I can't remember whether it was in my first or second year in Koblenz that the then President of the USA, George Bush, came to town. My American neighbour, beside herself with excitement, dragged me along to witness hoards of serious, Ray-Banned Secret Services aides jogging alongside the Leader of the Free World's limo before the man himself climbed out and held a speech about, well, I don't really remember that either, to be honest. The event was held at the Deutsches Eck, the north-facing promontory where Rhine joins Mosel and host to a splendid spiked-helmet-type monument whose inscription reads: "Never Shall the German People be Divided, Should you Remain Honest and True". The flat-topped mausoleum lookalike used to be crowned with an equestrian statue of Kaiser Wilhelm. The Americans, though, on the last day of World War II decided to revert to playground behaviour, trained a cannon on it and blew Kaiser Bill half way to the Lorelei. A petition was already in place in those days to have him replaced with a like model.
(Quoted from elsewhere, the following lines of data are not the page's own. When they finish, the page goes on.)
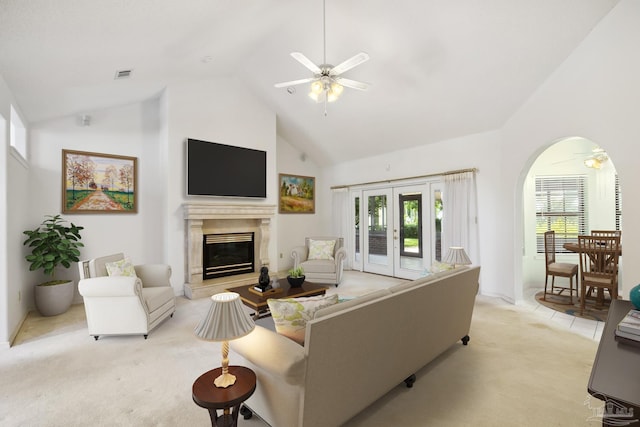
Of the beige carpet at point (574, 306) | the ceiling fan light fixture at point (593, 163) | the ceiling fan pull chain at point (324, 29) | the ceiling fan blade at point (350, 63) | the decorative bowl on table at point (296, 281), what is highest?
the ceiling fan pull chain at point (324, 29)

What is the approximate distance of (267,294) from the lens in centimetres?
373

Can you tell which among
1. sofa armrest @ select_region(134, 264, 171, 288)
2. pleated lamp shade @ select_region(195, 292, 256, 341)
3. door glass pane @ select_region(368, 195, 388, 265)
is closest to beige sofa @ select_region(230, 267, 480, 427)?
pleated lamp shade @ select_region(195, 292, 256, 341)

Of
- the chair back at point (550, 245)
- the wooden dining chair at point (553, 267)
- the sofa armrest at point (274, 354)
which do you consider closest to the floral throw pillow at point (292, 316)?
the sofa armrest at point (274, 354)

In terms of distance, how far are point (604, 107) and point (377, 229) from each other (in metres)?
4.48

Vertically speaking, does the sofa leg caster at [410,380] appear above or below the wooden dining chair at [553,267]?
below

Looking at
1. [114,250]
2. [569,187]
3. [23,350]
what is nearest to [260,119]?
[114,250]

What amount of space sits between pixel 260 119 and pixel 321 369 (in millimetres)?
5653

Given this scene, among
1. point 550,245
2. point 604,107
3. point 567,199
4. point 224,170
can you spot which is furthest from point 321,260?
point 567,199

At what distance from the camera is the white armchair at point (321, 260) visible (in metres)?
5.82

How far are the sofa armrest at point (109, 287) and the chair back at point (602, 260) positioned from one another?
568 cm

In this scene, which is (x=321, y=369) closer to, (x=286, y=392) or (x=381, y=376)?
(x=286, y=392)

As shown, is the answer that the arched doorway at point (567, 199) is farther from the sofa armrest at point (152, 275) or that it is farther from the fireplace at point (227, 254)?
the sofa armrest at point (152, 275)

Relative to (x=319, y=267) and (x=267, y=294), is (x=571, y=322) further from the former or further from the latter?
(x=267, y=294)

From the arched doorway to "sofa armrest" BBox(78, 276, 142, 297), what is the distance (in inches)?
245
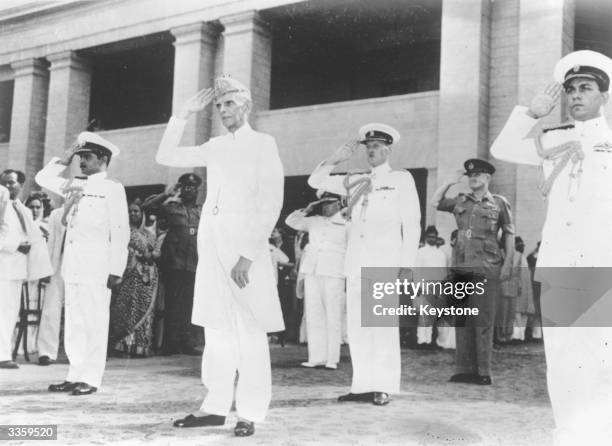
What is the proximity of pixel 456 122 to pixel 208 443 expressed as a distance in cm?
698

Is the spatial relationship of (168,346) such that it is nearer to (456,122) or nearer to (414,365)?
(414,365)

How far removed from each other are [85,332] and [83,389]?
1.17ft

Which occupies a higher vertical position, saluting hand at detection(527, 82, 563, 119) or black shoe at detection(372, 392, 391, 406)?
saluting hand at detection(527, 82, 563, 119)

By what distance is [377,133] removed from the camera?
179 inches

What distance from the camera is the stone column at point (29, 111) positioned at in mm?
11188

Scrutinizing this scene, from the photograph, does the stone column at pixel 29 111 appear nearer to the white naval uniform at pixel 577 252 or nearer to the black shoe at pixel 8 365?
the black shoe at pixel 8 365

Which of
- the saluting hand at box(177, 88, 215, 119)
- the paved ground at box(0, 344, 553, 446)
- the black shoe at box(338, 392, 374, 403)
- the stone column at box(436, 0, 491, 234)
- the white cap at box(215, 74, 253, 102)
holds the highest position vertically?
the stone column at box(436, 0, 491, 234)

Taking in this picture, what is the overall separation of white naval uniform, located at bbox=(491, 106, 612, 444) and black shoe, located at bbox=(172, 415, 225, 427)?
1.47m

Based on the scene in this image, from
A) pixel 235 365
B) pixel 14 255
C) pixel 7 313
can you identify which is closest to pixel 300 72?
pixel 14 255

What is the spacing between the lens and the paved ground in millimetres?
3297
Years later, a Düsseldorf businessman put up the readies and gave his horse a leg up to regain his rightful place in German history.
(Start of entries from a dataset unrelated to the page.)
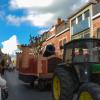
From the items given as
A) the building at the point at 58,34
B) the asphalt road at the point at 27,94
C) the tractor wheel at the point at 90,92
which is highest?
the building at the point at 58,34

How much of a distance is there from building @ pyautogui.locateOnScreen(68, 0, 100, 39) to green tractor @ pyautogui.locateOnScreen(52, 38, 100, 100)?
30.0 metres

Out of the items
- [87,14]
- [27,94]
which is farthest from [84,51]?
[87,14]

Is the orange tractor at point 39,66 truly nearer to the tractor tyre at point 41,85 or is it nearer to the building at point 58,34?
the tractor tyre at point 41,85

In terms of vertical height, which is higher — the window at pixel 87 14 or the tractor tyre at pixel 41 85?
the window at pixel 87 14

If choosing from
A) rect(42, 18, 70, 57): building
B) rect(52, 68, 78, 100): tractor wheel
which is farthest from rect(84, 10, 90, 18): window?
rect(52, 68, 78, 100): tractor wheel

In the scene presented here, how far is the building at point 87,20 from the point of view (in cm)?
4291

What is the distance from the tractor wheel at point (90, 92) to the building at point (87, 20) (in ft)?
106

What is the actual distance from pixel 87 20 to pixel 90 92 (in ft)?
119

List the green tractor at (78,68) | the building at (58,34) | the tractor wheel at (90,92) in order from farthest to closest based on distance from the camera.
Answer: the building at (58,34)
the green tractor at (78,68)
the tractor wheel at (90,92)

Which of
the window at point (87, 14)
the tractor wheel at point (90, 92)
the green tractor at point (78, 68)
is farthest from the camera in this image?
the window at point (87, 14)

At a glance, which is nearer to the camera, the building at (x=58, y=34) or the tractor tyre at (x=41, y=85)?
the tractor tyre at (x=41, y=85)

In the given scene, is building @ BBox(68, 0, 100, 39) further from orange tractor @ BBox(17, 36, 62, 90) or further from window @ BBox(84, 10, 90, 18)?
orange tractor @ BBox(17, 36, 62, 90)

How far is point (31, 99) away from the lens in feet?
50.9

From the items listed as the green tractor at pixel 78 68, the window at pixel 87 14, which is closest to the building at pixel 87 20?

All this took place in the run-up to the fall of the Eastern Bloc, Reagan later exhorting Gorbachëv to 'tear down this wall' while Honecker put his fingers in his ears and went 'lalalalalalalalala', organising massive celebrations in honour of the DDR's 40th anniversary. Not two years later, sitting in a squalid East German café just over the border from Lauenburg an der Elbe, did I remember all this as I looked at my sugar packet which proudly proclaimed communism's 40th anniversary on German territory. The Wall had fallen, collective euphoria was still high and the East Germans didn't know whether they were coming or going, as evidenced by the fact they found my dented, ten-year-old BMW the height of urban chic ("Äh, geiles Auto, Mann!")
Bush's appearance in Koblenz was strategic and symbolic. Mighty international European waterway meets slightly lesser international waterway where effigy of former central European Emperor got his balls blown off by a transatlantic cannon of peace. Military intelligence had it that borders were going to be opened and a new Europe would emerge, so where better to appear than a rather ugly monument which by night becomes THE gay meeting place in Rheinland-Pfalz? Sound illogical? Not when you consider the de facto capital of Europe is now Brussels, and if you're not happy with the Old Bailey's decision you can always take it to Strasbourg.